2.5 Potential energy

Hydrostatic pressure is defined in terms of in situ density, as shown in Eq. 4. By using the equations for temperature, salinity, and in situ density that are used in OGCMs (not shown), one can derive an equation for the total (mean plus eddy) PE in the global domain Ω,

$$ \label{itpe} \frac{\rm d}{{\rm d} t} \int_{\Omega } \mathcal{TPE} ~{\rm d}^2x = \int_{\Omega } (g \overline{\rho}\ \overline{w}+ g \overline{\rho' w'} + Diabatic)~{\rm d}^3x, $$

(31)

where Diabatic represents the sum of the effects of buoyancy forcing, diabatic density mixing, and the nonlinearity of the state equation of seawater (cf. Gnanadesikan et al. 2005; Kuhlbrodt et al. 2007).

Now we have a complete set of equations for the barotropic and baroclinic parts of mean KE and their interactions with total PE, leading to an energy diagram shown in Fig. 2. The budget of each energy box is given by Eqs. 14, 23, 29, and 31 with the connections between them being given by Eqs. 15, 24, and 30. The external source/sink terms for the eddy KE and total PE are not illustrated in Fig. 2 for simplicity. The energy conversion routes represented by the triple lines in Fig. 2 are investigated in the rest of this paper.

Note that, with the assessment of the numerical simulation of the ACC in mind (Section 1), the present study investigates the work of JEBAR which is caused only by a time mean flow (hereafter stationary JEBAR). On the other hand previous studies, such as Treguier (1992), Ivchenko et al. (1997) and Best et al. (1999) investigated the combined effect of the stationary JEBAR and transient JEBAR (the latter of which is caused by both transient eddies and seasonal cycles) because they used the equation of total KE rather than mean KE. While the work of the stationary JEBAR maintains the interaction between mean KE and total PE (Fig. 2), the work of the transient JEBAR maintains the interaction between eddy KE and total PE (not shown). The roles of the stationary and transient JEBAR may mask each other in the previous analyses for the total KE.

3 Physical investigation

This section gives a physical interpretation of Fig. 2. We illustrate the relationship between the role of JEBAR and Ekman dynamics, which follows a debate raised by Warren et al. (1996) (see Appendix A for details). In particular the work of JEBAR, \(\int^0_{-H} g \overline{\rho}\, \overline{w}^\mathbf{bt}\) \({\rm d}z (= - \int^0_{-H} \overline{p}_z \overline{w}^\mathbf{bt}~{\rm d}z)\), can be also interpreted as the work of the barotropic component of the Ekman velocity on the barotropic component of the horizontal pressure gradient (HPG), if a spatial integral is taken. On the other hand, the role of Ekman pumping/suction in classical views is represented by \(\int^0_{-H} g \overline{\rho}\, \overline{w}^\mathbf{bc}~{\rm d}z (= - \int^0_{-H} \overline{p}_z \overline{w}^\mathbf{bc}~{\rm d}z)\).
★ ★ ★ ★ ★ ★ ★
__WORK TO COMPLETE__:
Pick up the passage on ocean energy conversion and JEBAR where it stops, and continue it from its final sentence.

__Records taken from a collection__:
★ ★ ★ ★ ★ ★ ★
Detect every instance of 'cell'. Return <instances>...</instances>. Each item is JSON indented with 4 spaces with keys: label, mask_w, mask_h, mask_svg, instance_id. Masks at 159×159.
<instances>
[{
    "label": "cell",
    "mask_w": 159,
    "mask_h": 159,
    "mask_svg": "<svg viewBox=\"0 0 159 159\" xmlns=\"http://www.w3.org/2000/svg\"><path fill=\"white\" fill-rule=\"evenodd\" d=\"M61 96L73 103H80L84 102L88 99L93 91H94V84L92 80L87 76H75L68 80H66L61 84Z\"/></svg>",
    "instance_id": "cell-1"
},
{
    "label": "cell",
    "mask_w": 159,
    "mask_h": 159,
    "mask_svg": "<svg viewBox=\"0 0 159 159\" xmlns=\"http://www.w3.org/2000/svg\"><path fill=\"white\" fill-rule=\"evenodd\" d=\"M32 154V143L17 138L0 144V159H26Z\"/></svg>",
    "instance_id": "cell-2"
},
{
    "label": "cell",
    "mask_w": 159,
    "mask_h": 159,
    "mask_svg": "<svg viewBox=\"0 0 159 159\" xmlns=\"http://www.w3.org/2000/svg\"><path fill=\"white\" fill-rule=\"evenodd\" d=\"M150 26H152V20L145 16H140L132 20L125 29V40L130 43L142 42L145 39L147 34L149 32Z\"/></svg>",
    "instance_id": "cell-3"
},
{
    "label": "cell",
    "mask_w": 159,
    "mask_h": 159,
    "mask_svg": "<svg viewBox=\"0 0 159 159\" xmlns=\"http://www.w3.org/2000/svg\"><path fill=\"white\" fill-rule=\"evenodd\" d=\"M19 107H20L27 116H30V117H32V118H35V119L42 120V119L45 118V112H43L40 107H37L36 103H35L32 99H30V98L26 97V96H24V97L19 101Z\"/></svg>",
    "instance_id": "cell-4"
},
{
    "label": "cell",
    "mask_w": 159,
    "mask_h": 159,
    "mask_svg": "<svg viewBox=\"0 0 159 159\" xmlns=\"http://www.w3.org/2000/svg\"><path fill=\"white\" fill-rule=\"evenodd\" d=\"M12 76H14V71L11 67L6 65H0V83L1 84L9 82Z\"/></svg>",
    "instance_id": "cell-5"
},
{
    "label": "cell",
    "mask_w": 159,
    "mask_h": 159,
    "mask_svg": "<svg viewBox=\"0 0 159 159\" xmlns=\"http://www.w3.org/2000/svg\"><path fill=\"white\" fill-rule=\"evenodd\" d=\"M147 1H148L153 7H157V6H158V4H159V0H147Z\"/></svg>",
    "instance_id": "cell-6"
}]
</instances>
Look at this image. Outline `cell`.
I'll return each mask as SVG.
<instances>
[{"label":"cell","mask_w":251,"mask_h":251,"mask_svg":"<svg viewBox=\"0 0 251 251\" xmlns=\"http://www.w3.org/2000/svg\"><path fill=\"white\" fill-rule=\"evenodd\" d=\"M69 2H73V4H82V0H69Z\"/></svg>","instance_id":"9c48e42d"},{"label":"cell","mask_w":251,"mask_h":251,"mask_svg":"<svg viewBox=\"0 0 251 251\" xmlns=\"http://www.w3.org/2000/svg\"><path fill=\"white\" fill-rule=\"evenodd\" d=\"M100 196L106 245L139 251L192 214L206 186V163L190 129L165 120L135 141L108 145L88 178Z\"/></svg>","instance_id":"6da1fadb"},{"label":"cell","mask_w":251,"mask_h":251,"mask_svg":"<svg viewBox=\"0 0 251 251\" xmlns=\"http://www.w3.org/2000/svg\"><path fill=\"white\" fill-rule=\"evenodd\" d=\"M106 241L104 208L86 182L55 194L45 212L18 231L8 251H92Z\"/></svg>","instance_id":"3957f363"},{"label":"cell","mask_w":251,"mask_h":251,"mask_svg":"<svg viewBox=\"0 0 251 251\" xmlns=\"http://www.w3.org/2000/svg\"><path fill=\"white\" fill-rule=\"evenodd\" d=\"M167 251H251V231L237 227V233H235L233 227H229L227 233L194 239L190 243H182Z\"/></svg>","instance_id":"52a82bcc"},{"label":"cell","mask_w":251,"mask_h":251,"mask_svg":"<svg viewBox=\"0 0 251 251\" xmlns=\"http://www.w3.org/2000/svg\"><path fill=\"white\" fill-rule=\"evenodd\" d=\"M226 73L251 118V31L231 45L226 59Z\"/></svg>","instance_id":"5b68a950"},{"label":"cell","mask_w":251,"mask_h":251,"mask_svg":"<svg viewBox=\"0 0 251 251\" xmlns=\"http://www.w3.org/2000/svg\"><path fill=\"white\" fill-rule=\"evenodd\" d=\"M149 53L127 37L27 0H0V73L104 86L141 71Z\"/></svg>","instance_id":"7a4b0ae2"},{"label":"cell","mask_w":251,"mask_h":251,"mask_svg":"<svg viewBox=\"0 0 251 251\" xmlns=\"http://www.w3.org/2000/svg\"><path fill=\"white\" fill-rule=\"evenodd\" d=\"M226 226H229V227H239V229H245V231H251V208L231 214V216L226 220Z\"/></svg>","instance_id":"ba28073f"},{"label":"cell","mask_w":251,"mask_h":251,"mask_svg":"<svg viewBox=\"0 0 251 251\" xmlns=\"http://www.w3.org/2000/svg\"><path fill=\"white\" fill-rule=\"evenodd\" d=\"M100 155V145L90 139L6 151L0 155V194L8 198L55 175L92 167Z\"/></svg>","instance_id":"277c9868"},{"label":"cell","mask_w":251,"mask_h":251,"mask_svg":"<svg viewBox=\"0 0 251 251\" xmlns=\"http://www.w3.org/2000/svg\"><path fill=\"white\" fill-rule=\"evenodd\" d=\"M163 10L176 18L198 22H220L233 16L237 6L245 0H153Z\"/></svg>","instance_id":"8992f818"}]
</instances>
★ ★ ★ ★ ★ ★ ★
__RESPONSE TO THE EXERCISE__:
3.1 Terminology

We first clarify names used for some components of the mean velocity \(\overline{\mathbf{V}}\). Terminology and definitions provide a language that proves useful to our argument and discussion in the rest of this paper.

The geostrophic velocity \(\overline{\mathbf{V}}_\mathbf{geo}\) is the velocity component in the Coriolis term that is balanced by the HPG term of Eq. 6: \(\rho_0 \mathbf{f}\times \overline{\mathbf{V}}_\mathbf{geo}\equiv -\nabla \overline{p}\). The wind-induced Ekman velocity \(\overline{\mathbf{V}}_\mathbf{wind}\)—which is defined in the surface Ekman layer—is the velocity component in the Coriolis term that is balanced by the vertical mixing term of Eq. 6: \(\rho_0 \mathbf{f}\times \overline{\mathbf{V}}_\mathbf{wind} = S_\mathbf{srf} \overline{\boldsymbol{\tau}}_z = \mathbf{F}\).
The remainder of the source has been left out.